Other occupants not amused as Hanoi, HCMC apartments become mini dorms

By Ngoc Diem   November 15, 2023 | 04:38 am PT
Other occupants not amused as Hanoi, HCMC apartments become mini dorms
An apartment is arranged with many bunk beds like a dormitory in Thanh Xuan District, Hanoi. Photo by VnExpress/Ngoc Diem
Many apartment owners in Hanoi and HCMC are installing bunk beds and sleeping pods to accommodate multiple tenants, but their neighbors are not too happy.

Huyen Trang, a university freshman in Hanoi, rents a sleep pod, commonly called a "sleep box" in Vietnam, in an apartment on Tran Duy Hung Street.

She pays a monthly rent of VND3 million (US$125) and gets access to all amenities including the pool and shopping center.

The pod next to hers is rented by the day for some VND200,000.

After the sleeping pod model appeared in townhouses and became very popular, owners of apartments in Hanoi and HCMC too installed bunk beds dormitory- or homestay-style.

Many of their tenants say they prefer them because of the modern living space and amenities and services available to them.

In Hanoi, this arrangement has become common in a 24-story apartment tower on Nghiem Xuan Yem Street, a 32-story tower in Dai Kim Ward, Hoang Mai District and a 29-story tower on Tran Phu Street, Ha Dong District.

They are leased out by the owners themselves or lessees who renovate the apartments and subleases sleeping pods and bunk beds.

The rent for each is VND1.6-3 million, and includes maintenance fee and all utilities.

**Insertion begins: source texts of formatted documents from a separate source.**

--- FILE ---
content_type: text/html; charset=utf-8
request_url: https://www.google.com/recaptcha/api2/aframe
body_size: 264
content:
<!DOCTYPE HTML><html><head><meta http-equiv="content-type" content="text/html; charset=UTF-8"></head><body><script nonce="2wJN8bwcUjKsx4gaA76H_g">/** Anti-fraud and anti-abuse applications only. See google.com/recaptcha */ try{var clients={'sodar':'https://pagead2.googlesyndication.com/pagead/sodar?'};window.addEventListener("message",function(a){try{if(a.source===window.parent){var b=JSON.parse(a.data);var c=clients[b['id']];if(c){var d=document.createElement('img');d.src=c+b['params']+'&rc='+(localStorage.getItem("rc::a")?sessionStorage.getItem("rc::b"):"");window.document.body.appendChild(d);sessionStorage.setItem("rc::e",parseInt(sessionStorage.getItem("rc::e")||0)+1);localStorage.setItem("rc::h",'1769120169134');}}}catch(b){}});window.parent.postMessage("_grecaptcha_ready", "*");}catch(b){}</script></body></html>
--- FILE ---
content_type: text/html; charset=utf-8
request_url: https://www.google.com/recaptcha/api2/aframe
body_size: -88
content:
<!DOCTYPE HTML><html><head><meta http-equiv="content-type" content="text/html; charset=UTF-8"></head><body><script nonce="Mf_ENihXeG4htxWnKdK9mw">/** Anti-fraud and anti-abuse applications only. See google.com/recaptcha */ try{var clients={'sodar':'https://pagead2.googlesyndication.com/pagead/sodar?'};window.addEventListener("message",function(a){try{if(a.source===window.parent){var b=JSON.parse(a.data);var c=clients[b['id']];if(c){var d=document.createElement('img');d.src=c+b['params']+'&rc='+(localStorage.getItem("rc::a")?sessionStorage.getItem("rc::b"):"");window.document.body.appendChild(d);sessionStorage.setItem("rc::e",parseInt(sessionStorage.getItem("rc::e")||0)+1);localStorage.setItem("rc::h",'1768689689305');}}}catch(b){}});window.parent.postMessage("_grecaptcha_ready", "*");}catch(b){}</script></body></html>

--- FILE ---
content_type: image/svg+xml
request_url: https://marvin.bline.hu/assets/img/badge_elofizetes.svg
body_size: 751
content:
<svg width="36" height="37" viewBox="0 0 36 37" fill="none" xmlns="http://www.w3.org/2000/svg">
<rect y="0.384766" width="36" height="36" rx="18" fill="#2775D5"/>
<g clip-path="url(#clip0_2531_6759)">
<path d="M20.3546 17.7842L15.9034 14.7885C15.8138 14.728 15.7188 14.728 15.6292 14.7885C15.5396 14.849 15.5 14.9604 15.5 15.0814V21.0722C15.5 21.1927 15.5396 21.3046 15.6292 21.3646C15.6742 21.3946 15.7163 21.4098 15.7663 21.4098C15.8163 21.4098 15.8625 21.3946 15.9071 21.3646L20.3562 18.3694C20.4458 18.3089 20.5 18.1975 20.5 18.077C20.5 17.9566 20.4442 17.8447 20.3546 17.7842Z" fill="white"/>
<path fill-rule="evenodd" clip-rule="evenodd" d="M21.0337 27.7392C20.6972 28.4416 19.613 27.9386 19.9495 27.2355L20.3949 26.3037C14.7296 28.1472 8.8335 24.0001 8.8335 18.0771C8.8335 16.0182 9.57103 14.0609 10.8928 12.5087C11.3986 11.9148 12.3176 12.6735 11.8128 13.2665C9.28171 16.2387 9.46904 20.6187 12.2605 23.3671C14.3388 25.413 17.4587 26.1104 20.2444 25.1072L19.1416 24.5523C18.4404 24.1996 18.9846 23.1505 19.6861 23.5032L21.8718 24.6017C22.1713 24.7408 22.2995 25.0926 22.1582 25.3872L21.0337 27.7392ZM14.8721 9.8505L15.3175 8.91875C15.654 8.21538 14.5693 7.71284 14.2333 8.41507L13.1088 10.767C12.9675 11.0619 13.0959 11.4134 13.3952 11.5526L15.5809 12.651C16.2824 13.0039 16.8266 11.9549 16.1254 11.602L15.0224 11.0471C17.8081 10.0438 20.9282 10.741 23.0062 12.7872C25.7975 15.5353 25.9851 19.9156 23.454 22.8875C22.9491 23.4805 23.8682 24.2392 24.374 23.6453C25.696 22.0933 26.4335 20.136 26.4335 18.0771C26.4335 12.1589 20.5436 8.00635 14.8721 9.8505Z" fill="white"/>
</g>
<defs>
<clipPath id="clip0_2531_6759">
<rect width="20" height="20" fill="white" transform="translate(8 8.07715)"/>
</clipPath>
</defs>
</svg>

In some places, where it is difficult to find long-term tenants, owners also rent out the pods by the day.

An apartment with several sleep boxes. Photo courtesy of the apartment’s owner

An apartment with several sleep boxes. Photo courtesy of the apartment’s owner

Quoc, a veteran real estate investor in HCMC did the math to explain to VnExpress why this model has become wildly popular with landlords in the last two or three years.

He said the average rent for a two-bedroom apartment is VND12 million a month in HCMC excluding electricity, water and service fees. But if the owner installs three or four bunk beds per bedroom to accommodate 12-16 people, the total monthly rent could be VND20-28 million, he said.

Tran Khanh, chairman of the Hanoi Building Management Operating Club, said more and more apartments are being turned into dormitories, homestays and sleeping boxes due to demand from people with low incomes and those who just need a place to sleep at night.

Some also like the comforts of an apartment without paying too much, he said.

Trang said many students like her want to have a good place to live.

For the rent she pays, were she to rent a house by herself, she would have to live far from the city center or in a shabby place, she pointed out.

Nevertheless, there are inconveniences like having to share a few toilets with dozens of people, she said.

Neighbors’ ire

But her annoyance pales in comparison with that of neighbors as the population in their apartment building explodes as a result of having a dozen occupants to a unit.

Ngan, who lives in a 31-story apartment building on Nguyen Xien Street, Thanh Xuan District, said residents have complained to the building management many times about the crowded apartments posing risks of fires and explosions and even threats to social order and security.

A recurrent problem is overloading of elevators and parking lots, she said.

In early October some occupants blocked the entrance to the parking lot to protest against the management’s failure to control the situation.

Conflicts between residents and sleep-box tenants became so frequent and fierce that the building developer had to convene a meeting with owners and the local police.

It was agreed that people leasing bunks beds and pods would liquidate all contracts within a month and after that limit the number of tenants to six adults in the case of a three-bedroom apartment and five in a two-bedroom unit.

Khanh said to get construction approval apartment developers carefully calculate the expected population size to ensure it is appropriate for local conditions and technical and social infrastructure could be adequately provided.

Thus, a big increase in population throws things out of kilter and affects the quality of life.

Chu Thi Minh Ngoc, head of property management at real estate consultancy CBRE Vietnam, said dividing apartments into smaller units is not approved by the management agency so it poses risks.

Khanh said it is necessary to clearly stipulate the maximum number of people allowed to live in each apartment before they are handed over to the owners.